Text -

"""

As an aside, we are doing a second install with DATASAT RS20i ($32K) and they too are having issues with Apple TV. A new firmware update was released by DATASAT to address this issue. We're also hearing reports of audio issues with streaming services like NETFLIX on a couple of Trinnov units. It would seem that this is the new normal; hence the processors will always be playing catch up to the rest of the industry. Should keep the Emotiva engineering team busy for the foreseeable future.
|
|
|
Post by SteveH on May 28, 2019 15:38:31 GMT -5
... a crackle sound in the matrixed speakers. While using ZONE 2 this weekend I noticed a very distinct crackle in both the left and right channels. The crackle is random, it happens in both channels and the crackle does not happen at the same time in both channels. Each channel has its own random crackle. I have replaced RCA cables, used different amplifier channels and used different sources (HDMI1, HDMI2, COAX1) with no change. I do not have any crackle issues with the MAIN system, just ZONE 2. I have listened to ZONE 2 regularly since I purchased my Emotiva system in Dec 2018. ZONE 2 is for my garage and back patio. I do not recall having this crackle issue until recently and the only thing that changed for me was me upgrading the RMC-1 to 1.3, hmmmmm.
|
|
|
Post by tom9933 on May 28, 2019 16:03:57 GMT -5
This is what is a bit confusing. In reviewing the standards differences, it clearly states that 1.4 can only transmit 8 channels of audio, but we know that to be different now. The DOLBY statement is probably dated later than what I was looking at with the corrected information. In all our other setups, we have always dealt with the same HDMI version throughout the chain to minimize issues, but it's good to know that a mix with legacy hardware is also workable on the audio side at least.
As an aside, we are doing a second install with DATASAT RS20i ($32K) and they too are having issues with Apple TV. A new firmware update was released by DATASAT to address this issue. We're also hearing reports of audio issues with streaming services like NETFLIX on a couple of Trinnov units. It would seem that this is the new normal; hence the processors will always be playing catch up to the rest of the industry. Should keep the Emotiva engineering team busy for the foreseeable future.

"""

Provided material -

"""

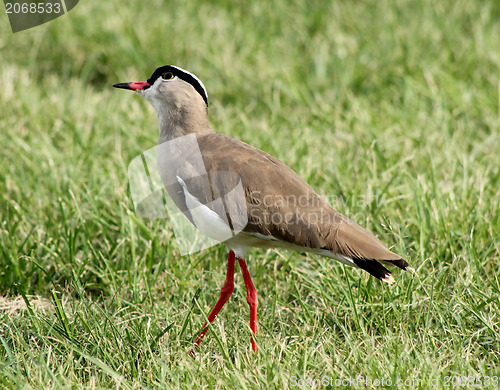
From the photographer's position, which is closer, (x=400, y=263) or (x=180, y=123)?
(x=400, y=263)

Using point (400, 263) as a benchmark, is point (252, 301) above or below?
below

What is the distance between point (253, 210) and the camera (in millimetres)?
3402

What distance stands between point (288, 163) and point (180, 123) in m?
1.18

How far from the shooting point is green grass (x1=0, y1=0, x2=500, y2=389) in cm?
318

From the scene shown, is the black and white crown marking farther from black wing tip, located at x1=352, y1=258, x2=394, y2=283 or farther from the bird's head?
black wing tip, located at x1=352, y1=258, x2=394, y2=283

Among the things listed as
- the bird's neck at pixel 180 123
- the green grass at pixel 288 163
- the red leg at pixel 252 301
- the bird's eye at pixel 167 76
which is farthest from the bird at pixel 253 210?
the bird's eye at pixel 167 76

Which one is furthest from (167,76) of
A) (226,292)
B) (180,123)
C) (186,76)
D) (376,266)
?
(376,266)

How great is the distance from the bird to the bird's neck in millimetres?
105

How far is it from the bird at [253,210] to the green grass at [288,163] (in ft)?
0.80

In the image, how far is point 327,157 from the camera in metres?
4.91

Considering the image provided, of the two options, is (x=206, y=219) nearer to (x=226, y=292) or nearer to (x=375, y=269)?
(x=226, y=292)

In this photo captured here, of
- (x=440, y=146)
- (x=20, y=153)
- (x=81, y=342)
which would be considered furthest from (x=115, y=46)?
(x=81, y=342)

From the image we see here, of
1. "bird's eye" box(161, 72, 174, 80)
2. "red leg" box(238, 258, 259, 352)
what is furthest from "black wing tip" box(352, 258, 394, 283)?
"bird's eye" box(161, 72, 174, 80)

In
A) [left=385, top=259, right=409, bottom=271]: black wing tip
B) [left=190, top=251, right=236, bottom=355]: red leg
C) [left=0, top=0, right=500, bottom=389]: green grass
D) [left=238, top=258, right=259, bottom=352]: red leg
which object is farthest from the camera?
[left=190, top=251, right=236, bottom=355]: red leg
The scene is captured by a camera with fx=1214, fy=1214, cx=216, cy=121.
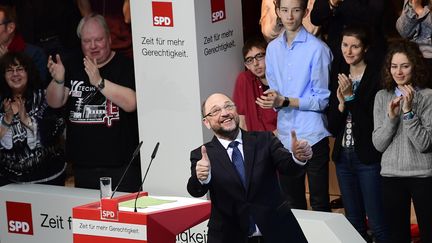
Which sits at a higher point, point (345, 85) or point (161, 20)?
point (161, 20)

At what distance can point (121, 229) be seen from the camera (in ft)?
25.8

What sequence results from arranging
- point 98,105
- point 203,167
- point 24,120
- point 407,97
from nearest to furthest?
1. point 203,167
2. point 407,97
3. point 98,105
4. point 24,120

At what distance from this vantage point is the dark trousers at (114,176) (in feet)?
32.7

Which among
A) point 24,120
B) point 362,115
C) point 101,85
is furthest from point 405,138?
point 24,120

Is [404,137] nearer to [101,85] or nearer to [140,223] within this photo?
[140,223]

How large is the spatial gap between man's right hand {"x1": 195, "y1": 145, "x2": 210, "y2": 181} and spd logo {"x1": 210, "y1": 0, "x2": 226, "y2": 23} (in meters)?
2.38

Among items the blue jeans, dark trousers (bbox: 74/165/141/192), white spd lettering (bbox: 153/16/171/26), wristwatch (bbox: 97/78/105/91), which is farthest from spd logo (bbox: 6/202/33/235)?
the blue jeans

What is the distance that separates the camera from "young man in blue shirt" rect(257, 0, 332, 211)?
919 cm

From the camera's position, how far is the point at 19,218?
33.9ft

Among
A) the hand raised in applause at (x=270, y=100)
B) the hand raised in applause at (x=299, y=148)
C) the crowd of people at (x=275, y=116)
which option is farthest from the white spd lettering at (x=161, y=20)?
the hand raised in applause at (x=299, y=148)

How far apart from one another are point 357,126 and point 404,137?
411 millimetres

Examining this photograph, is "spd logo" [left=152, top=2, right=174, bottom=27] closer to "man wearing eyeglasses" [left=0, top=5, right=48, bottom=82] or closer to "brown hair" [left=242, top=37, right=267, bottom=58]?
"brown hair" [left=242, top=37, right=267, bottom=58]

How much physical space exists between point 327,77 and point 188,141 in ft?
4.03

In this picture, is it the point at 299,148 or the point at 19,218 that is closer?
the point at 299,148
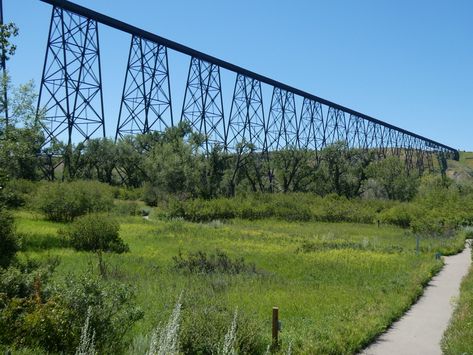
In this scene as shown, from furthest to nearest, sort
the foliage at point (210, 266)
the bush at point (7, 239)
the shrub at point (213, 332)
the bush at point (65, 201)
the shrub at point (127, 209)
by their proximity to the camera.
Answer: the shrub at point (127, 209) → the bush at point (65, 201) → the foliage at point (210, 266) → the bush at point (7, 239) → the shrub at point (213, 332)

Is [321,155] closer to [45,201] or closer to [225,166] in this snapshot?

"""

What this exercise asks -
**a)** According to the forum posts about home theater processors, what two places is SteveH's ZONE 2 used for?
**b)** Continue the forum posts about home theater processors, picking up right after their final sentence.
The records play no part in what is asked here.

Answers provided -
**a)** His garage and back patio.

**b)**
So in the past the conversation related to Atmos was that the receiver actually mapped the audio to the speakers that were present in the system. As for the streaming issues its odd that the high end units are having issues, I never had any issues with either my older Pioneer Elite (old 1.4 unit) or Denon 8500 receivers...
|
|
|
Post by aswiss on May 28, 2019 17:37:46 GMT -5
I had that several times, after I modified something in the setup - switched Input etc - the sound played, Display says proper Sound Mode, but I had no sound from + Front + Surr. It sounded like far away, and only from the Tops (maybe the Surr as well - was not checking). (I have a 5.0.4 Setup with Ceiling LS) After e reboot, everything was fine again.
Most stability is after the RMC1 is booted and nothing has been modified when it comes to settings.
I will watch some complete movies with my oppo203 from NAS - because my China Android Box is stopping sometimes in the middle of the movie.
Another thing is the HDMI ARC/CEC, which is not proper working. With CEC ON, my LG E6 is willing to work for Netflix on ARC. But most of the time, awake from standby, its doing strange things to other devices in the HDMI Channel. When its doing this, then Diplay is blinking.
When CEC is turned of, the AV is more or less stable, but then I cannot use Netflix on my TV - or put an optical cable (which I'm not willing to do, as this is standard function for me).
So yes - there are things which do not work as designed - and hopefully the next FW will remove most of these. I gave up all the testing, finding what and what not is working - waiting for next Improvement, and use it with the features that work.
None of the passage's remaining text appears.